**Extract**
============

Congenital large nevi (>5 cm) are risk factors and have a >2% lifetime risk of malignant conversion. Blistering sunburns in childhood significantly increase risk.
No increased risk of melanoma in pregnancy. However, its suggested waiting 1–2 years if further pregnancy desired in case of recent melanoma. Melanomas can spread to the placenta (2).
- In 2010, an estimated 68,000 Americans were diagnosed with melanoma.
- 5th most common cancer in men, 7th most common cancer in women
- Predominant age: Median age: 55 years, >50% of all individuals with melanoma are between 20 and 40 years of age.
- Predominant sex: Male > Female (1.5×)
- Incidence among whites greater than that among blacks or Hispanics
- Low socioeconomic status associated with high incidence of melanoma
- Lifetime risk: Men: 1/37; Female: 1/56
- 2% of all cancer deaths
- UV-A and UV-B exposure
- History of >5 sunburns during lifetime
- Previous pigmented lesions (especially, dysplastic/melanocytic nevi)
- Fair complexion, freckling, blue eyes, and blond/red hair
- Highest predictor of risk is increased number of nevi (>100).
- Family/personal history of melanoma
- Tanning bed use: 75% increased risk if 1st exposure before age 35
- Changing nevus
- Large (>5 cm) congenital nevi
- Other skin cancers
- Blistering sunburns in childhood
- Living at high altitude (>700 m or 2,300 ft above sea level)
- Occupational exposure to ionizing radiation
- Dysplastic nevus syndrome is a controversial risk factor for development of melanoma. Close surveillance warranted.

============

**Data for analysis**
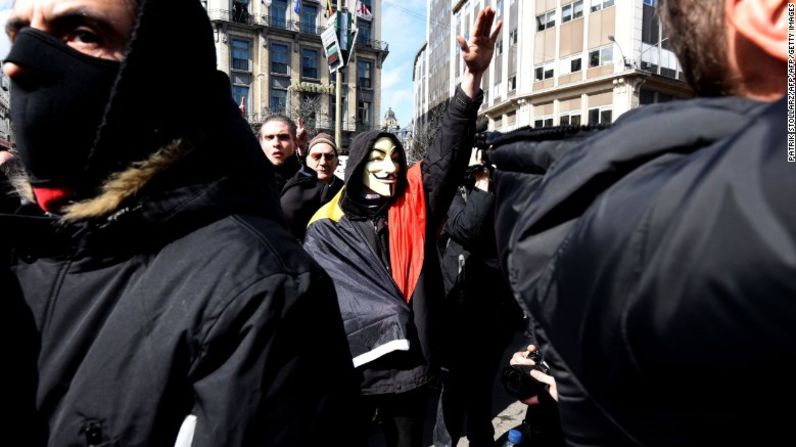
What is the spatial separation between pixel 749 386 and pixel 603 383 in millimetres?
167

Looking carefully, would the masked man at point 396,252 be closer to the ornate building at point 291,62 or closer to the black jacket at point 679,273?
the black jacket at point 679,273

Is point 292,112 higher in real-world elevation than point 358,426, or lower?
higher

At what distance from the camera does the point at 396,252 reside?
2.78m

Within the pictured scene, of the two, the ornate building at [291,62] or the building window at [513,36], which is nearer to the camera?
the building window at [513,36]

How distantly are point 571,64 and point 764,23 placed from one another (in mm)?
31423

============

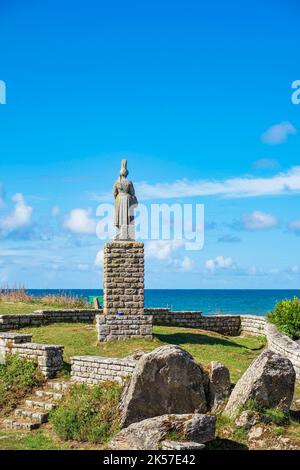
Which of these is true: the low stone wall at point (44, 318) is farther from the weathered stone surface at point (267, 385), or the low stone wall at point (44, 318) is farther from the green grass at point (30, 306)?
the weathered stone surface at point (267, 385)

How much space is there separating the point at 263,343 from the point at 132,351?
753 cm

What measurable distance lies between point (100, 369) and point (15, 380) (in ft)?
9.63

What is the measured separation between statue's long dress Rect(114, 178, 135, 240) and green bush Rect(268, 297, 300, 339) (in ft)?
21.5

============

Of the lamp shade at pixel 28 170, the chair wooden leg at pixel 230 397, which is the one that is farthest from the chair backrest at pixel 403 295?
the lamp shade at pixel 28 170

============

**Exercise**
Reproduce the melanoma text word for word, starting at "- Family/personal history" and continuing down through "Close surveillance warranted.".

**Written answer**
- Family/personal history of melanoma
- Tanning bed use: 75% increased risk if 1st exposure before age 35
- Changing nevus
- Large (>5 cm) congenital nevi
- Other skin cancers
- Blistering sunburns in childhood
- Living at high altitude (>700 m or 2,300 ft above sea level)
- Occupational exposure to ionizing radiation
- Dysplastic nevus syndrome is a controversial risk factor for development of melanoma. Close surveillance warranted.